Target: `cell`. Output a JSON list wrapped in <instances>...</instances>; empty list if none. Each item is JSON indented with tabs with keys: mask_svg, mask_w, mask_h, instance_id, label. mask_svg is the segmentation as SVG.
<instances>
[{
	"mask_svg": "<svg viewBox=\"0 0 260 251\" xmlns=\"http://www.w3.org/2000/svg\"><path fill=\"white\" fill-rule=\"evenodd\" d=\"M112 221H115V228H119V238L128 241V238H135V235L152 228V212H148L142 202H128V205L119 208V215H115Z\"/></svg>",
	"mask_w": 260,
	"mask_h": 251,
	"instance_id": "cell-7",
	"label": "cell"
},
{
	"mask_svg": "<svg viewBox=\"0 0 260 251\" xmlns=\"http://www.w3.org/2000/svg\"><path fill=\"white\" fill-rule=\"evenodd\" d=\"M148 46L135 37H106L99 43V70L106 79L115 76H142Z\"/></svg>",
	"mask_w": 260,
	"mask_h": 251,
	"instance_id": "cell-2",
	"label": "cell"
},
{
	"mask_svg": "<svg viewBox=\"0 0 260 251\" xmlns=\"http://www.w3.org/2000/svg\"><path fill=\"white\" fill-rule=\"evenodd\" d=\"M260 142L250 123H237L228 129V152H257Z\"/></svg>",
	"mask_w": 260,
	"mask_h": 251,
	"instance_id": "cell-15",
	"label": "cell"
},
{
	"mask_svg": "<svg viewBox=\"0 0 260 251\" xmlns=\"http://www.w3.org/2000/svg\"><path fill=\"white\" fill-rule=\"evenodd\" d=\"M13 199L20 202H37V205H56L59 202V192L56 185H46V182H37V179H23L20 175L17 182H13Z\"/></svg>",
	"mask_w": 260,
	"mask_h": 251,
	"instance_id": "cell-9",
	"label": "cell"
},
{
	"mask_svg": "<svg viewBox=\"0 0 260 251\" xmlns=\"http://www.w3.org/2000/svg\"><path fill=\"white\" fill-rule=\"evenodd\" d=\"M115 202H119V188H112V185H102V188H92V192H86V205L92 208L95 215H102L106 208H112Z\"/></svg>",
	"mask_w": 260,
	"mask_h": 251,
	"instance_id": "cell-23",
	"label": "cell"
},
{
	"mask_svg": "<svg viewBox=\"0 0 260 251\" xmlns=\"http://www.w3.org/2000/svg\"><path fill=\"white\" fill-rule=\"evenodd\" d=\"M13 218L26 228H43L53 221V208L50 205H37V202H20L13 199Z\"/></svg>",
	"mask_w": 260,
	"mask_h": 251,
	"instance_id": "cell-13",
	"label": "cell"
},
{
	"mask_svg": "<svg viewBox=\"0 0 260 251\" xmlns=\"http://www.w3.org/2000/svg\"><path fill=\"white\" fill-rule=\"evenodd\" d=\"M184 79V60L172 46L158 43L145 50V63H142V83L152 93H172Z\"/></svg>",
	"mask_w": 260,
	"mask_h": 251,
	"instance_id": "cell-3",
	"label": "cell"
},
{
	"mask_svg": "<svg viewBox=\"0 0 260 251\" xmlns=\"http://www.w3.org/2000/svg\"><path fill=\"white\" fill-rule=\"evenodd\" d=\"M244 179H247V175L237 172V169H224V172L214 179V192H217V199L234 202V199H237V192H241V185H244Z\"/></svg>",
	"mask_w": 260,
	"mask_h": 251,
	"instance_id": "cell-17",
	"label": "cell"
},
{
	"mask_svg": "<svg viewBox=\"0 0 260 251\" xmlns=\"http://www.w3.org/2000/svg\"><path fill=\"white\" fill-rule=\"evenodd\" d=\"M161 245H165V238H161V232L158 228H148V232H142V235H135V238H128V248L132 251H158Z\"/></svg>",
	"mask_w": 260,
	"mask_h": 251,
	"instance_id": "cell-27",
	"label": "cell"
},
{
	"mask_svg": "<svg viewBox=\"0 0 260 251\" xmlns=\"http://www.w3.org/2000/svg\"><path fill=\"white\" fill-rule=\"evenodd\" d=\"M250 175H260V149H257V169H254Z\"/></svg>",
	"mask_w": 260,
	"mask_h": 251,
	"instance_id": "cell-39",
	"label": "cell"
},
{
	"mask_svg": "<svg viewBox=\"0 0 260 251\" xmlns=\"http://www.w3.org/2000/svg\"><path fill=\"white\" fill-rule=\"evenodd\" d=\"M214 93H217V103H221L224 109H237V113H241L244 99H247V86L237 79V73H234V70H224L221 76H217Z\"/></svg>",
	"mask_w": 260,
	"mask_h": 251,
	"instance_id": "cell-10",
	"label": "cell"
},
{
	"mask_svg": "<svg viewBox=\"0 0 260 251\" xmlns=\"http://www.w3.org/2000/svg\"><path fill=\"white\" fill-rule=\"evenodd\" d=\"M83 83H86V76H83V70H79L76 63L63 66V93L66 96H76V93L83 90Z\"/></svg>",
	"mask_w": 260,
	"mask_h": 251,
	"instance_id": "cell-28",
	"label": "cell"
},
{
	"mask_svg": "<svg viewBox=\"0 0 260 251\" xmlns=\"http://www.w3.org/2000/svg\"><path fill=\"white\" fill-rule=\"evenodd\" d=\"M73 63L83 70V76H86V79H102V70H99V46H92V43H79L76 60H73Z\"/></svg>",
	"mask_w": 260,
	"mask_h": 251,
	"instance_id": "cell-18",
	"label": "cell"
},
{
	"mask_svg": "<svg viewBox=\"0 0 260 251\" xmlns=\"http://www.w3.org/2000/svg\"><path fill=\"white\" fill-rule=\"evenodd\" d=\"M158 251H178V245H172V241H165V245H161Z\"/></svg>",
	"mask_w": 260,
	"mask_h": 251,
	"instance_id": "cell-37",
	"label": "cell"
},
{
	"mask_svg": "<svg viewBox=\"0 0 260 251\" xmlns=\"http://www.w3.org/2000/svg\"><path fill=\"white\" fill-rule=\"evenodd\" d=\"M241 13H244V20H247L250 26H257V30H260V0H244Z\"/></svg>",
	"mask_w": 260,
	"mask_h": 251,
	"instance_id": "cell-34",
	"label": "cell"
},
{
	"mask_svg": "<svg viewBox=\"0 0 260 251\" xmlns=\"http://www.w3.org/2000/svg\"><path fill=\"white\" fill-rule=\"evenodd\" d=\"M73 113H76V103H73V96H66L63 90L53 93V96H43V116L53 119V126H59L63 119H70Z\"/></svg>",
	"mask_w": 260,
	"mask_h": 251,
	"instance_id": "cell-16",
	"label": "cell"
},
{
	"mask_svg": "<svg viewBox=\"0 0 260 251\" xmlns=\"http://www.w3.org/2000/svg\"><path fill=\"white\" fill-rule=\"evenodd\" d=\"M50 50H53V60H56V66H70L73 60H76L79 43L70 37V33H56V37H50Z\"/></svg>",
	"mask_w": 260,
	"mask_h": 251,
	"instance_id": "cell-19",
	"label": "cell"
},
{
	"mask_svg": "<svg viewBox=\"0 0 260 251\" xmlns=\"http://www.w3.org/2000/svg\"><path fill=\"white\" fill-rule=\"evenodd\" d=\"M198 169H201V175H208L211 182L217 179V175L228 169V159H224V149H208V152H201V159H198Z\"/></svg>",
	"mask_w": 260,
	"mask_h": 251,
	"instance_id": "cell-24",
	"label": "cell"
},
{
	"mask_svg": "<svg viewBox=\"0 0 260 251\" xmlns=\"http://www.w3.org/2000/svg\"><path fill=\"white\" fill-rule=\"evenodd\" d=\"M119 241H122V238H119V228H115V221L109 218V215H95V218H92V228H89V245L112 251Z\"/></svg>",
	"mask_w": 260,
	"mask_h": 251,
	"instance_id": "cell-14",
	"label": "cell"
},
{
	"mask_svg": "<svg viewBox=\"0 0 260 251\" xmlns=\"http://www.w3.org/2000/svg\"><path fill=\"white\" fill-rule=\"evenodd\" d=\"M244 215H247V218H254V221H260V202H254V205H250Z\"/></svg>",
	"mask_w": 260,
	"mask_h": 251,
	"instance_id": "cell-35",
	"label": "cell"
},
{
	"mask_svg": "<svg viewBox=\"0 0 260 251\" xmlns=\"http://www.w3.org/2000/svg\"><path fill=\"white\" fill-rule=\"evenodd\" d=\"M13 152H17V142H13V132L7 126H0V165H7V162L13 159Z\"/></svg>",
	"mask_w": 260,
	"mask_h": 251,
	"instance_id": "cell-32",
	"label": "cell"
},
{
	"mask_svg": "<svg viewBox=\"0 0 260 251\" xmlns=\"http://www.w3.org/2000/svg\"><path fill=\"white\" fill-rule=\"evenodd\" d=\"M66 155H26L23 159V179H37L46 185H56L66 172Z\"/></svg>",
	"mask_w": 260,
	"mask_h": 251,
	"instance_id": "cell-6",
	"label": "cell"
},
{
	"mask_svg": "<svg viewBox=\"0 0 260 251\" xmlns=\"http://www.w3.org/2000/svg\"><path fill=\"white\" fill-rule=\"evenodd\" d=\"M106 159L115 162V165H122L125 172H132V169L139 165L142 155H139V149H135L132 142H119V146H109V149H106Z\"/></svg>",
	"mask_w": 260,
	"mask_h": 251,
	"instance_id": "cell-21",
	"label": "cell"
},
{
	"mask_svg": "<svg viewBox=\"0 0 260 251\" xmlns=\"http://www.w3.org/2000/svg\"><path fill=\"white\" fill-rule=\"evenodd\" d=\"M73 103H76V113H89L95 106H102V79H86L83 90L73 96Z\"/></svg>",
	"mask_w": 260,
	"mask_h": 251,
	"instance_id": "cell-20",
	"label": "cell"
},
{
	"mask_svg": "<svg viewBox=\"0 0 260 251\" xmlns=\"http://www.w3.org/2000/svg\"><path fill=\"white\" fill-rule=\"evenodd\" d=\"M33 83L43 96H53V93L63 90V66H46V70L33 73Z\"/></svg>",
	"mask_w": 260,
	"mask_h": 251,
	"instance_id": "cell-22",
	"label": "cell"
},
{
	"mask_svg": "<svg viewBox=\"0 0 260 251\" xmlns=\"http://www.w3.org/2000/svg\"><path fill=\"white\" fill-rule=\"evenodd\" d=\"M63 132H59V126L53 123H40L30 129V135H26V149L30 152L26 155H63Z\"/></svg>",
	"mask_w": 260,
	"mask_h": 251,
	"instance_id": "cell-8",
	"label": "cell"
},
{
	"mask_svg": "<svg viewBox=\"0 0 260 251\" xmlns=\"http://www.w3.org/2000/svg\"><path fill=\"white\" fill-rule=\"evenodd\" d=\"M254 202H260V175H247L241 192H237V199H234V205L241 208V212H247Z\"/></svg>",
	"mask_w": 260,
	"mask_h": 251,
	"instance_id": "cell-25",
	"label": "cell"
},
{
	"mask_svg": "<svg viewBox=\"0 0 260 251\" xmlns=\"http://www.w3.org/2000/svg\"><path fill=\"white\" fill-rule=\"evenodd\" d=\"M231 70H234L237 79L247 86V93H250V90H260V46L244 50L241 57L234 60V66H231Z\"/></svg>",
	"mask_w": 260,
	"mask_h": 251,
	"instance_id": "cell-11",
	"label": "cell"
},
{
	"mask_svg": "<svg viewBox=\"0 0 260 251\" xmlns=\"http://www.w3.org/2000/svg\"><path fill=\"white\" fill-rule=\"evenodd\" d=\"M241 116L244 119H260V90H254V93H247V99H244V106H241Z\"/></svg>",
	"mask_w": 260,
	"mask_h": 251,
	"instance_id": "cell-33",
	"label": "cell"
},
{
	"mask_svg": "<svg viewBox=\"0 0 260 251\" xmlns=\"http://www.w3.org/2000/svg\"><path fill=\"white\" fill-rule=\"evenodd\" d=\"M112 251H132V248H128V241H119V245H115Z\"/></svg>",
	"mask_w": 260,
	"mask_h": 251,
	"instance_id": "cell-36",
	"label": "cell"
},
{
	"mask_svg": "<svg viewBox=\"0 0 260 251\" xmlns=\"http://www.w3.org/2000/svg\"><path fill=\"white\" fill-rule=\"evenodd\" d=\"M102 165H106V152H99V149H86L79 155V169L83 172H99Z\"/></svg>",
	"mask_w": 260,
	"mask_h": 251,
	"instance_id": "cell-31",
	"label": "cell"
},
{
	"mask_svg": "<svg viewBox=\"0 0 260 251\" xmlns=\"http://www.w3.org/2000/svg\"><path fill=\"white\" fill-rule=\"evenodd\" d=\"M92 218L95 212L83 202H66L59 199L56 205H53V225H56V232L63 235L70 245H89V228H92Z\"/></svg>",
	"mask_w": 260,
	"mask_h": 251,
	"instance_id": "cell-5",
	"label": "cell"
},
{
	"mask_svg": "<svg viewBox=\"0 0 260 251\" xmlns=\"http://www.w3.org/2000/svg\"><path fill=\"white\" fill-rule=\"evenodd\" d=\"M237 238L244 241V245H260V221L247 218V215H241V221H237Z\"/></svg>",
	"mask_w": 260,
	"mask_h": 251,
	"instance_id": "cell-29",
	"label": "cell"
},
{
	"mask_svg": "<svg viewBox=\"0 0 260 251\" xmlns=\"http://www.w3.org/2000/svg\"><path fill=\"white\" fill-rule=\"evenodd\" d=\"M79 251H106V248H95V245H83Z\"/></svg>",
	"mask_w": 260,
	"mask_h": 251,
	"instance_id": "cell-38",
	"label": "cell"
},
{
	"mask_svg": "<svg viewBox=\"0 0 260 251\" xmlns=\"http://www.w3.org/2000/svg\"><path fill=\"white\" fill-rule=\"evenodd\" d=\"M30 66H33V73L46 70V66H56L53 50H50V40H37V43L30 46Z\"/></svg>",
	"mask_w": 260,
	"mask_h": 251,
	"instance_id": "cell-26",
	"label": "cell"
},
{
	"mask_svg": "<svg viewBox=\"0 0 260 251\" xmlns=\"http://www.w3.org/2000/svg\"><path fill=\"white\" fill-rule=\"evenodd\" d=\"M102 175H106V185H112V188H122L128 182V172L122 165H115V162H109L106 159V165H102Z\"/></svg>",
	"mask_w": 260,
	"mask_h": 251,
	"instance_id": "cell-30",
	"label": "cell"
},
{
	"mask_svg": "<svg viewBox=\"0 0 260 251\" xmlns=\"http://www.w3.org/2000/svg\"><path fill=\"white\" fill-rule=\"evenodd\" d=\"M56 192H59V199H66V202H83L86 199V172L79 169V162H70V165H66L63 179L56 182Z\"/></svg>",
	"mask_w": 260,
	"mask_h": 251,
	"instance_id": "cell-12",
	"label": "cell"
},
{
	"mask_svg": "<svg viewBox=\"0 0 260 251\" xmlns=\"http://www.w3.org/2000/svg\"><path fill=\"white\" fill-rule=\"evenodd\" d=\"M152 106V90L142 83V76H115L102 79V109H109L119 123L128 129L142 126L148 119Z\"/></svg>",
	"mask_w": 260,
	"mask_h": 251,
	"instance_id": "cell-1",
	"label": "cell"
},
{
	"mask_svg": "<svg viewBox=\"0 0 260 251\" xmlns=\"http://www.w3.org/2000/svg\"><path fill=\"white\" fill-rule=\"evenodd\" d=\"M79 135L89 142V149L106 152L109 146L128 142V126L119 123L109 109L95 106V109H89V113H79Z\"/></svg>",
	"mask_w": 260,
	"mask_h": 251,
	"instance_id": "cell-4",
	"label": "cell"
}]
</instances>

Task instructions:
Copy out every line of the rows above that contains the string "instances".

Answer in full:
Target: `cell`. Output a JSON list wrapped in <instances>...</instances>; empty list if none. Each item is JSON indented with tabs with keys: mask_svg, mask_w, mask_h, instance_id, label. mask_svg is the segmentation as SVG.
<instances>
</instances>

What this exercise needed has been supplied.